"The Dirty Jobs" - The Who
Sorry for the lack of substantive writing. The legal gig is going full tilt and the home front has been rather busy as well. I've got a couple of things in progress that I hope to get posted today.
In the meantime I found this item in Media Matters regarding Glenn Beck even more infuriating than usual. It describes Beck mocking the idea that Martin Luther King, Jr. was murdered while advancing the cause of public employee collective bargaining -- which, of course, is exactly what King was doing at the time -- trying to aid striking sanitation workers in Memphis. And there isn't anything about this that strikes me as terribly amusing.
As cited in the article:
Though deeply committed to a program of freedom for Negroes, he had love and concern for all kinds of peoples. He drew no distinction between the high and low; none between the rich and the poor. He believed especially that he was sent to champion the cause of the man farthest down. He would probably say that if death had to come, I am sure there was no greater cause to die for than fighting to get a just wage for garbage collectors. [Benjamin Mays' eulogy of Martin Luther King, 4/9/68, via Bates College]
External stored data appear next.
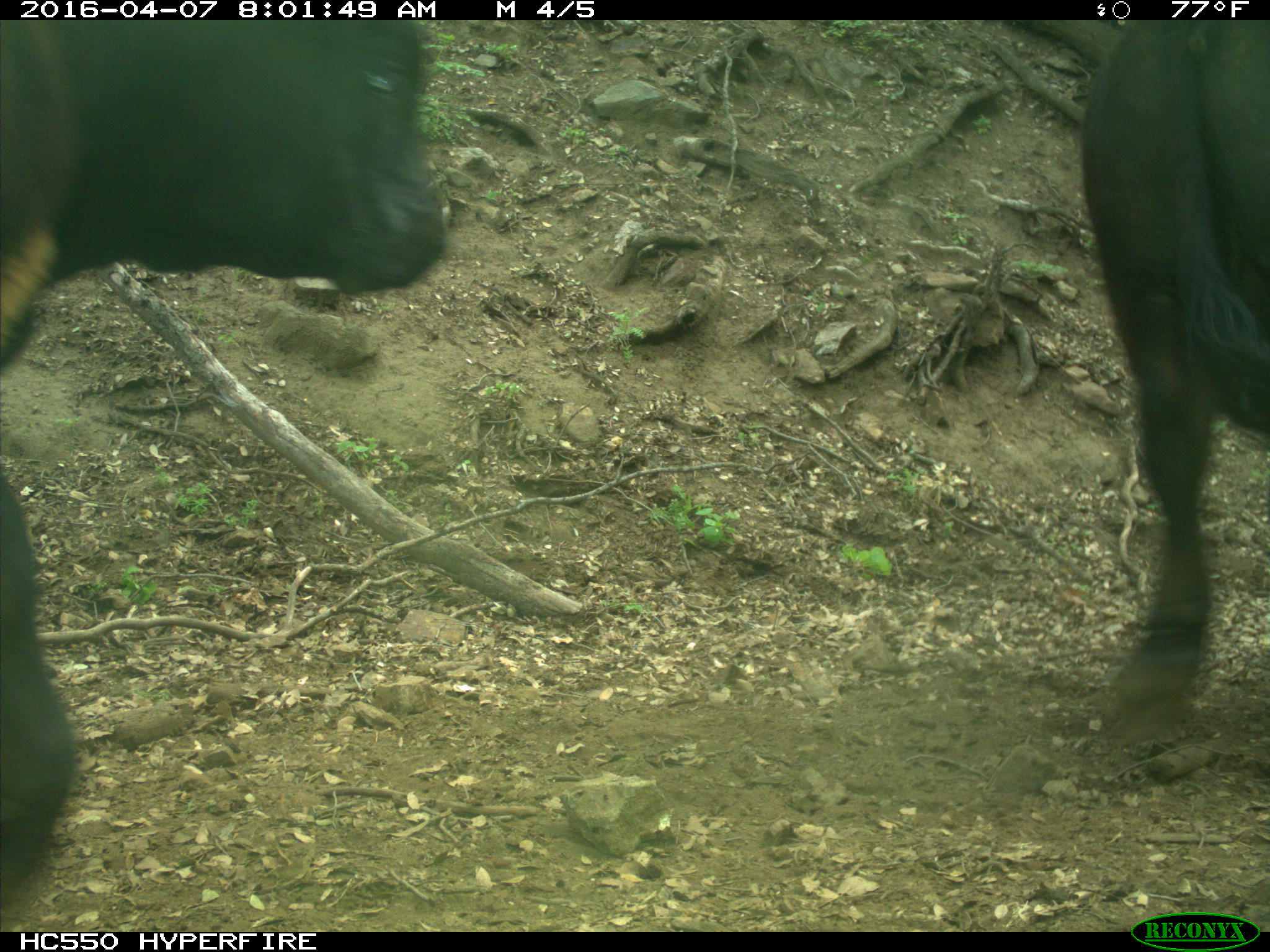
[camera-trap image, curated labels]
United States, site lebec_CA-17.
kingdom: Animalia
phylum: Chordata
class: Mammalia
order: Artiodactyla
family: Bovidae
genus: Bos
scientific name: Bos taurus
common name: domestic cow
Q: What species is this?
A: Bos taurus (domestic cow).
One of the things I most object to in the ritualization of required King veneration is that they have written the man's radicalism out of the picture. MLK was very much a man of the left, a social democrat through and through, and someone who was moving ever more in this direction at the time of his death. His support for the Memphis sanitation workers and the "Poor People's Campaign," his final substantive movement work, were illustrative of his deep concern for economic as well as racial justice.
I know that violence in advancing political argments is wrong, and violence carried out in the name of MLK. would be especially wrong, and yet, if presented with the opportunity I would surely punch Glenn Beck in his smug and idiotic face. And would enjoy it.
Whose ass do you want to kick today?